What the task requires:
Copy each of the following items word for word, keeping every line as it stands.

[Begin Supplied records]

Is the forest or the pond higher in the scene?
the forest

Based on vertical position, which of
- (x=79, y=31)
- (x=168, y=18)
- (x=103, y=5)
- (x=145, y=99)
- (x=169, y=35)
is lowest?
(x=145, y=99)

[End Supplied records]

Task response:
Is the forest or the pond higher in the scene?
the forest

Based on vertical position, which of
- (x=79, y=31)
- (x=168, y=18)
- (x=103, y=5)
- (x=145, y=99)
- (x=169, y=35)
is lowest?
(x=145, y=99)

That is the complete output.